**Document:**
════════════════

Alfred Rosmer

Moscow in Lenin’s Days: 1920–21

(1953)


Source: New International, Vol. XXI No. 4, Winter 1955–56, pp. 236–239.
Translated: by W.M.
Transcribed & marked up: by Einde O’Callaghan for the Marxists’ Internet Archive.



CHAPTER XVIII
The Anarchists
Death and Funeral Rites for Kropotkin

THE RUSSIAN ANARCHISTS WERE DIVIDED into several groups and tendencies – divisions which the war had sharpened – from the communist anarchists to the individualists as was the case in all countries but more so here than elsewhere. Victor Serge who knew them well pointed this out in articles he devoted to them. In June 1920, when I arrived in Moscow, one of these groups, anarchists-universalists, had the use of huge premises on top of the Tverskaya where they had headquarters and held their meetings. I didn’t know any of them but I was very well acquainted with Alexander Schapiro, a member of a group of anarcho-syndicalists, whom I had seen several times in London in 1913 at the international Syndicalist congress. At the time, he lived in London and had contact with La Vie Ouvrière. I went to see him at his group’s office, The Voice of Labor, a store near the Grand Theater. Like most anarchists, he and his friends concentrated most of their energy on publishing. They owned a small press with which they printed a bulletin and brochures, and sometimes even a book. He sent me several copies of brochures they had just published works of Pelloutier, Bakunin, George Yvetot. They were anxious to publish the Russian edition of The History of Work Shops by Pelloutier, but the means at their disposal were meager and the paper failed.

════════════════

**Given records:**
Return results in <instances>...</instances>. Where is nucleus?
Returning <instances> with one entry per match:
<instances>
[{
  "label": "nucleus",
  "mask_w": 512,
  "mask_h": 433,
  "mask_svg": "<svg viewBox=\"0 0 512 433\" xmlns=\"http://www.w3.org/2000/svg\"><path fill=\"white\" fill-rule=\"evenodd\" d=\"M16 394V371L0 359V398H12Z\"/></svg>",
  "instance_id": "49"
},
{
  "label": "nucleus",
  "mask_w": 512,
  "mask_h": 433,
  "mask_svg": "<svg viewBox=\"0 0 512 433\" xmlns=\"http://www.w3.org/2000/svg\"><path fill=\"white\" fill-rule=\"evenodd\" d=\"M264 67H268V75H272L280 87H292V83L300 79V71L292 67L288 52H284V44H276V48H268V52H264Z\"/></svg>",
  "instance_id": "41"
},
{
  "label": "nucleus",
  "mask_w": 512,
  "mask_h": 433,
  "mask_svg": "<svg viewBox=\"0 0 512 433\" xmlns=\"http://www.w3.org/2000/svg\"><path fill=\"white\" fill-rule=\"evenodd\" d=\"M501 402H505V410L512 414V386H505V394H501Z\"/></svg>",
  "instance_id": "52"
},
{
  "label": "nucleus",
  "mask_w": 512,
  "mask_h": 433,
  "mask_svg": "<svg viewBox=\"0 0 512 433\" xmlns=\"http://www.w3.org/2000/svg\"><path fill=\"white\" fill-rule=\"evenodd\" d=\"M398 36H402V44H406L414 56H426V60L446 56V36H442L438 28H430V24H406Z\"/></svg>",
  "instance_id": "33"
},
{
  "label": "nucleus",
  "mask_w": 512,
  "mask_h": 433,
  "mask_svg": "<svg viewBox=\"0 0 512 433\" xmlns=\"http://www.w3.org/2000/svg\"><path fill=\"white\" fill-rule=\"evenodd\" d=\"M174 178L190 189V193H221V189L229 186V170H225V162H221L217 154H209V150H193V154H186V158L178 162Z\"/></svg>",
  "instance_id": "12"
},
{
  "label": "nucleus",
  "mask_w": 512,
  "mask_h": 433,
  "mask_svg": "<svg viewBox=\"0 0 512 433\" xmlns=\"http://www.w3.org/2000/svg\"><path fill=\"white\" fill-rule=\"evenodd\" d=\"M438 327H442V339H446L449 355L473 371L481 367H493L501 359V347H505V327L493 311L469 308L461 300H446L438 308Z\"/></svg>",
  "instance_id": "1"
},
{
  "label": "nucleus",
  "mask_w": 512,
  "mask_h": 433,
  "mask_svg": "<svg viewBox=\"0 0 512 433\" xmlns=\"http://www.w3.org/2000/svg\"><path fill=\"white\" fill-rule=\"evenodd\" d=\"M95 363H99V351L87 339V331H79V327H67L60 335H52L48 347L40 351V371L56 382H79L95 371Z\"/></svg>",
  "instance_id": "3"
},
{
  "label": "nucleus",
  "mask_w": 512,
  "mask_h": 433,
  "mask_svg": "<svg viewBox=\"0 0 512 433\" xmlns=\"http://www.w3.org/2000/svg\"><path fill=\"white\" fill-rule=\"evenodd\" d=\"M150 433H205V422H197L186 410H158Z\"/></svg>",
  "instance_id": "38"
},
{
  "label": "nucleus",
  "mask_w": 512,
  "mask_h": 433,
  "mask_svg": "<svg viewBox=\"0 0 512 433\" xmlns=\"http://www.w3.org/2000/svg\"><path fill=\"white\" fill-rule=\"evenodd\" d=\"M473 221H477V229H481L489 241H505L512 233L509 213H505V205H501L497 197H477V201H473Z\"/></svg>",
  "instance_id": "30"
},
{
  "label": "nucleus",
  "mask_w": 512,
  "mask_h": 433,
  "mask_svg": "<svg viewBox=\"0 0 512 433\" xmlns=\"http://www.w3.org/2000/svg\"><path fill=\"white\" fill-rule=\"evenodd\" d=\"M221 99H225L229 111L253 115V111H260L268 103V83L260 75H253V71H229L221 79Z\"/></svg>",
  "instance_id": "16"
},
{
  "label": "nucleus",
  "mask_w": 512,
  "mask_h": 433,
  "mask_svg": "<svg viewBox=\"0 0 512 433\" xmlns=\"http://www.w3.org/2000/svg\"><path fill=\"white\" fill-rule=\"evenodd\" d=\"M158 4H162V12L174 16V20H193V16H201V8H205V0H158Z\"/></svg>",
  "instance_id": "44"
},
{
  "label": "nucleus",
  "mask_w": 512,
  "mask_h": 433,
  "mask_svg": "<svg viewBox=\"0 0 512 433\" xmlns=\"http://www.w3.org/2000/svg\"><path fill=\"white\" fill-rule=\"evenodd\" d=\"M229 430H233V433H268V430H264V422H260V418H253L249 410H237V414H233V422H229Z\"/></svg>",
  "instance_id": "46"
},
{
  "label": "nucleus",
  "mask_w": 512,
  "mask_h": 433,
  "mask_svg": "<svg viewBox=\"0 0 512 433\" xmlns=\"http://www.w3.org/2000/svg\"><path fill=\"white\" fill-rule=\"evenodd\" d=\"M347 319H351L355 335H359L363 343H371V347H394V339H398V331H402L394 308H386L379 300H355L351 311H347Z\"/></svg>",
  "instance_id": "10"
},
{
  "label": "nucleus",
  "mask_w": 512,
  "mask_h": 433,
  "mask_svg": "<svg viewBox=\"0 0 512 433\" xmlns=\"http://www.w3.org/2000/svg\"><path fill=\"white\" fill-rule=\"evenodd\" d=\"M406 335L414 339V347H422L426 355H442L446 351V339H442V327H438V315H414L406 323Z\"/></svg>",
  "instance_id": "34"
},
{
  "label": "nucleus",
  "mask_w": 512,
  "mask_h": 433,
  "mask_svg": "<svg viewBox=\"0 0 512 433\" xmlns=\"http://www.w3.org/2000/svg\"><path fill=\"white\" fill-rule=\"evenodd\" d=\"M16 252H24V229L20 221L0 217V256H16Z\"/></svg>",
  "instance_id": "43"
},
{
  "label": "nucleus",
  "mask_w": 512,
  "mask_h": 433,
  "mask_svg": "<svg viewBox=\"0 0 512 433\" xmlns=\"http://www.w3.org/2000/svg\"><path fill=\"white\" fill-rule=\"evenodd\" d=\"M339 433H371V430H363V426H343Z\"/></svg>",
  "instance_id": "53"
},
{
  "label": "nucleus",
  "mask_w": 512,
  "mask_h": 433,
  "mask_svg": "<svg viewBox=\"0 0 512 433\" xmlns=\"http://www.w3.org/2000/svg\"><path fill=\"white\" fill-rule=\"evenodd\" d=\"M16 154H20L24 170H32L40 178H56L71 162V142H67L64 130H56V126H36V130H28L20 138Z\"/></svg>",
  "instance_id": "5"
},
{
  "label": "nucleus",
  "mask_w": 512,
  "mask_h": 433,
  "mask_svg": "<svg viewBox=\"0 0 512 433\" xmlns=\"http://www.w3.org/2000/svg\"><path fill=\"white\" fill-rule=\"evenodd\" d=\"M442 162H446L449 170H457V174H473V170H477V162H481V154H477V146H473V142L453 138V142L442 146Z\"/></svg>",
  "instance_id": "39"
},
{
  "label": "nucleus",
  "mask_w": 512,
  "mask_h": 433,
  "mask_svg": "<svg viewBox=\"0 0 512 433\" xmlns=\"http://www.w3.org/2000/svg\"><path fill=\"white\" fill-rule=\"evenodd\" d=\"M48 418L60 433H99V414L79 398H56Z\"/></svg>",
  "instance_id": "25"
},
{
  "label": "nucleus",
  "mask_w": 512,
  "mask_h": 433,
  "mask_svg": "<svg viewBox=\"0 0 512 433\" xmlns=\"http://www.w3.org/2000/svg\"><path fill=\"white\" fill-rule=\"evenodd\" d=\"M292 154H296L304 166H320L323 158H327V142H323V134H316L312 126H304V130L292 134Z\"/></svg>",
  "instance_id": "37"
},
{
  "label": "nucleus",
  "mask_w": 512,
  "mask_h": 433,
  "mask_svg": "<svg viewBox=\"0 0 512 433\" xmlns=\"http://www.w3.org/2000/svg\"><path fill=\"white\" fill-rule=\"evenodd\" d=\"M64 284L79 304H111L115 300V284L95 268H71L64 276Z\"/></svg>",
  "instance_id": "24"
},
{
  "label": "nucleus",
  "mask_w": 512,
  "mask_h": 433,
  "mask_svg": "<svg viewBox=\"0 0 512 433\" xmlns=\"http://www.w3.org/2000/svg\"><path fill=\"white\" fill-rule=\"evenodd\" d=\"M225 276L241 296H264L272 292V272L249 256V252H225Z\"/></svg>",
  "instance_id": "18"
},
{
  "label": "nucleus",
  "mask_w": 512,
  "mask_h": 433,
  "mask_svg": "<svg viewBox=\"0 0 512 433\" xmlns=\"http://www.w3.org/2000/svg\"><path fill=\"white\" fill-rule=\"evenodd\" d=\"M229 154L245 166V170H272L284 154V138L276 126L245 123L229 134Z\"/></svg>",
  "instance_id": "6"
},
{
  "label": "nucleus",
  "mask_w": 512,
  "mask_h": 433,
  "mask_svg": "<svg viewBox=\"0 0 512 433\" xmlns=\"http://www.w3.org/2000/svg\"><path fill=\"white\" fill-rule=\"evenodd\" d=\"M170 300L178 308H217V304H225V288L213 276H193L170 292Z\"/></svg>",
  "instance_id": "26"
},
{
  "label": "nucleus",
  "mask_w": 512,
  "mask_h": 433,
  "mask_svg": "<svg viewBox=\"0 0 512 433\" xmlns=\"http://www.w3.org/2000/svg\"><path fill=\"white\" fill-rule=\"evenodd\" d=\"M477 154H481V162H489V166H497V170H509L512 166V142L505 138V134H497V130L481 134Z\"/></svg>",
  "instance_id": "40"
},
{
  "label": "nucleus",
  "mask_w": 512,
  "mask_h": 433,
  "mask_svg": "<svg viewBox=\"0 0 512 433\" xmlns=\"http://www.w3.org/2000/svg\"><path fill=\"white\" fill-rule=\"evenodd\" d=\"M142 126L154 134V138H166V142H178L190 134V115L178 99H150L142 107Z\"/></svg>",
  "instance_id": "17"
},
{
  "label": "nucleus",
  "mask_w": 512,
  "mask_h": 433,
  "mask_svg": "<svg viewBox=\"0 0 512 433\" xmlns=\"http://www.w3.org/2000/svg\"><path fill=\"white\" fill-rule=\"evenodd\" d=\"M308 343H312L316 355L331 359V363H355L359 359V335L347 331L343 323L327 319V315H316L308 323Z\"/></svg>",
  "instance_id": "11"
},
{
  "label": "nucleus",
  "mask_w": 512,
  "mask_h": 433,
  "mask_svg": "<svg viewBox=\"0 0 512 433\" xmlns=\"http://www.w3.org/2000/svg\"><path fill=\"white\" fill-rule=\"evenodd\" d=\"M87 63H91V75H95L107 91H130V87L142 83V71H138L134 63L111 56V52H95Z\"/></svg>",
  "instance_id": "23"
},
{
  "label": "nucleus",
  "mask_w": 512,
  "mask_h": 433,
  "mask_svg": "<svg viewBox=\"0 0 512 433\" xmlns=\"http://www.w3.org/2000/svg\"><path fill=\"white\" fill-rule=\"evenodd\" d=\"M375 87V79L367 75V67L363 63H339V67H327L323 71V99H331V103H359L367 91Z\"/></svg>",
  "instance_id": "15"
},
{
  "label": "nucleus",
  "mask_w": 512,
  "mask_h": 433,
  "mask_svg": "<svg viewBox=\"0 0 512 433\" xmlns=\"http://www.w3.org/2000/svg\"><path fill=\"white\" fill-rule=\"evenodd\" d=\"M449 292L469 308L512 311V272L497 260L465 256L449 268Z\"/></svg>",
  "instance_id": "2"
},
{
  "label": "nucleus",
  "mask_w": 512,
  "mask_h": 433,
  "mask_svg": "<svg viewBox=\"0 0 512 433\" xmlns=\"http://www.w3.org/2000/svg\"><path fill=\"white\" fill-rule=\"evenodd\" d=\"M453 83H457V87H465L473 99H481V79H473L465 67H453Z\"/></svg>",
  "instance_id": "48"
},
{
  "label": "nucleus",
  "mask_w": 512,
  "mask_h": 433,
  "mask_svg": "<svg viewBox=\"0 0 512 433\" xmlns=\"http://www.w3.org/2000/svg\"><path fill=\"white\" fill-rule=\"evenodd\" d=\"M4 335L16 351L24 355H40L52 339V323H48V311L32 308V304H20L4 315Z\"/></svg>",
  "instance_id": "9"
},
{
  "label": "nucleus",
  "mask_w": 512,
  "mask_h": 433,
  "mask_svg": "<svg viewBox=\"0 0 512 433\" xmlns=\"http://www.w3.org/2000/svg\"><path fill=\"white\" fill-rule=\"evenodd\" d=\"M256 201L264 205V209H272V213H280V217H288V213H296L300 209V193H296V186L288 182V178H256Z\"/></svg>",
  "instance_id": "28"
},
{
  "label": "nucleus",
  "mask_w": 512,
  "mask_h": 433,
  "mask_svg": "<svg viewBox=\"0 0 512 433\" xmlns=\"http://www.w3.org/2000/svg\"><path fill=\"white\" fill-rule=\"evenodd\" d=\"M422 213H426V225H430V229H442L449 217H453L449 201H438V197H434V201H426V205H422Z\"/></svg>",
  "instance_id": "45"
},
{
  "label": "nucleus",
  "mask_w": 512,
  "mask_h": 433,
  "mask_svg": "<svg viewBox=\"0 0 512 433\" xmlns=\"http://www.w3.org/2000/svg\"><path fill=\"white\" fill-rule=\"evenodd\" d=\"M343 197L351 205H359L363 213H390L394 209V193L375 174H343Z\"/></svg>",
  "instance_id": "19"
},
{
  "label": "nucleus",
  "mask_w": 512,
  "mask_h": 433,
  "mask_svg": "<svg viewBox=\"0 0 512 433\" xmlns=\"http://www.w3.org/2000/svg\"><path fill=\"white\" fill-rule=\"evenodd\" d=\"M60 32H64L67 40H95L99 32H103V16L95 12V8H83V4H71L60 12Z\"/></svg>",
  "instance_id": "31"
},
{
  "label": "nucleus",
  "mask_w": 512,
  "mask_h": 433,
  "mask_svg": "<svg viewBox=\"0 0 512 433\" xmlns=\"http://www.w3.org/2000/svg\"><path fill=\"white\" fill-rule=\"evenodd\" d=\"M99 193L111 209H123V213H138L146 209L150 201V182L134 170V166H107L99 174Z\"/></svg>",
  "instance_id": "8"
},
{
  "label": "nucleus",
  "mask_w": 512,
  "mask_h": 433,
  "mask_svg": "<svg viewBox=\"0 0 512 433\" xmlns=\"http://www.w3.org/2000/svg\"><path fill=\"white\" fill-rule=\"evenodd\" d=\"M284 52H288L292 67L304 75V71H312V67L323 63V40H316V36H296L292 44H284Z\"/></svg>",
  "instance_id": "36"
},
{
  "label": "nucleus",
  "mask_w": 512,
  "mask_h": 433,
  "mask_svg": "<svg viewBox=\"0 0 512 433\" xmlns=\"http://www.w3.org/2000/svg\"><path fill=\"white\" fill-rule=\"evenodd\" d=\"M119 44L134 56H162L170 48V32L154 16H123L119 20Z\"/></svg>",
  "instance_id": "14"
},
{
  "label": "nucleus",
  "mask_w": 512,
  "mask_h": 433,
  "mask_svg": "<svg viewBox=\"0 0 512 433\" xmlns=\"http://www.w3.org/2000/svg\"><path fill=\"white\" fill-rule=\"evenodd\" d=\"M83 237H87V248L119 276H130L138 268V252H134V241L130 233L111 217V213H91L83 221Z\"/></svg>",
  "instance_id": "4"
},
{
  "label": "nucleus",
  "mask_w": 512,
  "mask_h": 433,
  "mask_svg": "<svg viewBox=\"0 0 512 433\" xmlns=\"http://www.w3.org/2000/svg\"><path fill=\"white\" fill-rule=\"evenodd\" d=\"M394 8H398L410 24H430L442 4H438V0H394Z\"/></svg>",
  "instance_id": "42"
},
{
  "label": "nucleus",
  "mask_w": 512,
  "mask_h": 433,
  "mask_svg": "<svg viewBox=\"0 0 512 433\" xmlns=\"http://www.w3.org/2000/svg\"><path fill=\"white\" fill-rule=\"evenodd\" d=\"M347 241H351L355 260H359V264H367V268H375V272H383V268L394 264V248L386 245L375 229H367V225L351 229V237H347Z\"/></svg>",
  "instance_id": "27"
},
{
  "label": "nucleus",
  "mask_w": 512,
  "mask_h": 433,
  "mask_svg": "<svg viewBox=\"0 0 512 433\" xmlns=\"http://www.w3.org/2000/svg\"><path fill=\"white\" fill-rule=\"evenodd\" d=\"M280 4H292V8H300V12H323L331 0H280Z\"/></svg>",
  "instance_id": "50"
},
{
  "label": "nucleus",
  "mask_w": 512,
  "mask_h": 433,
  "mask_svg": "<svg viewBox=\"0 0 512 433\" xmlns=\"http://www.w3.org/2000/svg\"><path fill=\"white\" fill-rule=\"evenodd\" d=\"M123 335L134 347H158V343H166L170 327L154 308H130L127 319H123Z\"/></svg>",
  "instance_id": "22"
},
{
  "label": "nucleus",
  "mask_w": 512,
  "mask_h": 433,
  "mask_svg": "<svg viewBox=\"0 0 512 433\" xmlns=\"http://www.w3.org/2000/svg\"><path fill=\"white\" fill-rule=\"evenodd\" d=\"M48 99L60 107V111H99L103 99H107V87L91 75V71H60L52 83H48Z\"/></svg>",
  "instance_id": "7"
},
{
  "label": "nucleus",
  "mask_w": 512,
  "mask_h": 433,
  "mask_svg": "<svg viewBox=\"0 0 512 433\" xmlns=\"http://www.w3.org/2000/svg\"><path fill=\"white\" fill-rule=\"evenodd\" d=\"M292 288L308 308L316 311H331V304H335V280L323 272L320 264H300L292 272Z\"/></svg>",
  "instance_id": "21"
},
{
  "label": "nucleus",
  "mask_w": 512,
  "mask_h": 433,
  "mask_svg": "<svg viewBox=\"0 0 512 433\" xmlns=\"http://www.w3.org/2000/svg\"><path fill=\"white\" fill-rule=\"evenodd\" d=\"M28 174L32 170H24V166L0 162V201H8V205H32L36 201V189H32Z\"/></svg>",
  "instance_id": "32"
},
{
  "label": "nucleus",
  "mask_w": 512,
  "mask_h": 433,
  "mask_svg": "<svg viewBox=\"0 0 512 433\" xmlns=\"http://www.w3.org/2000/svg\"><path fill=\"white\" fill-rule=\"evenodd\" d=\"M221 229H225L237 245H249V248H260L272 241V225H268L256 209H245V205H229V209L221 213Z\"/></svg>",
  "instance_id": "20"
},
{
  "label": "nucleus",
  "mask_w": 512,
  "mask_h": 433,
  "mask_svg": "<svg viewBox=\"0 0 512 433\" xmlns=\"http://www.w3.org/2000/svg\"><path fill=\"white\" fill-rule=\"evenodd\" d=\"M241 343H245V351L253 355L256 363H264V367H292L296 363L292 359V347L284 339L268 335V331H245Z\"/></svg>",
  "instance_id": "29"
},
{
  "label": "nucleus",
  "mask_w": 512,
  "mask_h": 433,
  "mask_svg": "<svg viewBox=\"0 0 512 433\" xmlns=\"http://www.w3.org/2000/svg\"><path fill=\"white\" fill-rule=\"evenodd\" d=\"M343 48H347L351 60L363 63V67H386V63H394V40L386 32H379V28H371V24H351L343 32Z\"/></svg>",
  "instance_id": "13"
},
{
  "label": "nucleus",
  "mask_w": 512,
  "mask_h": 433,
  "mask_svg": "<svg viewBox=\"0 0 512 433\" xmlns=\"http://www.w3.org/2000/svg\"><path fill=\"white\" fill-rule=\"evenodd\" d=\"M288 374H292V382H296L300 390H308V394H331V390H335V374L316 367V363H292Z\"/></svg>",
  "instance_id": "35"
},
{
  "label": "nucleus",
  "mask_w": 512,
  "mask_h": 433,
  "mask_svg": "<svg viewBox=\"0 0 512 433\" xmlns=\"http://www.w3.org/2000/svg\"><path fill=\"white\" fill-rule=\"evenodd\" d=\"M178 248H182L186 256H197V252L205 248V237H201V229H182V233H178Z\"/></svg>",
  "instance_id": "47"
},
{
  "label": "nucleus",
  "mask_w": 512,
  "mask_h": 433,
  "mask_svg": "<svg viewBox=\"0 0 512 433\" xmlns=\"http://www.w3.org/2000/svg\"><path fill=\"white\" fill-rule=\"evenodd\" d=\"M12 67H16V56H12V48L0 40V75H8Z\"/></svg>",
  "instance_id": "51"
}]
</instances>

════════════════

**What is asked:**
A: In the chapter on the Russian anarchists, where did the anarchists-universalists have their headquarters?
B: Please write out the part of the chapter on the Russian anarchists starting at "Source: New International, Vol." and ending at "Marxists’ Internet Archive.".
C: Extend the chapter on the Russian anarchists beyond its final sentence.

**Exercise results:**
A: In huge premises on top of the Tverskaya in Moscow.

B:
Source: New International, Vol. XXI No. 4, Winter 1955–56, pp. 236–239.
Translated: by W.M.
Transcribed & marked up: by Einde O’Callaghan for the Marxists’ Internet Archive.

C:
Schapiro was especially well informed on world affairs since he was working for the Ministry of Foreign Affairs under Chicherin. In the commissariat he used to see and translate dispatches. He asked me for information on the trade union movement in France and his friends in it. Naturally, we spoke of the Soviet regime. He didn’t approve of it at all. His criticisms were many and serious but he presented them without bitterness, and he concluded that you could and ought to work with the Soviets. One of his comrades present was more bitter. He was angered at the stupid way, in his opinion, in which the Bolsheviks conducted themselves in the countryside. But he came to the same conclusion. We arranged for a meeting to examine their problems, relations with the regime, especially with the Communist Party, and the conditions under which it would be possible for them to carry on their work. The issues were clearly and frankly defined on both sides.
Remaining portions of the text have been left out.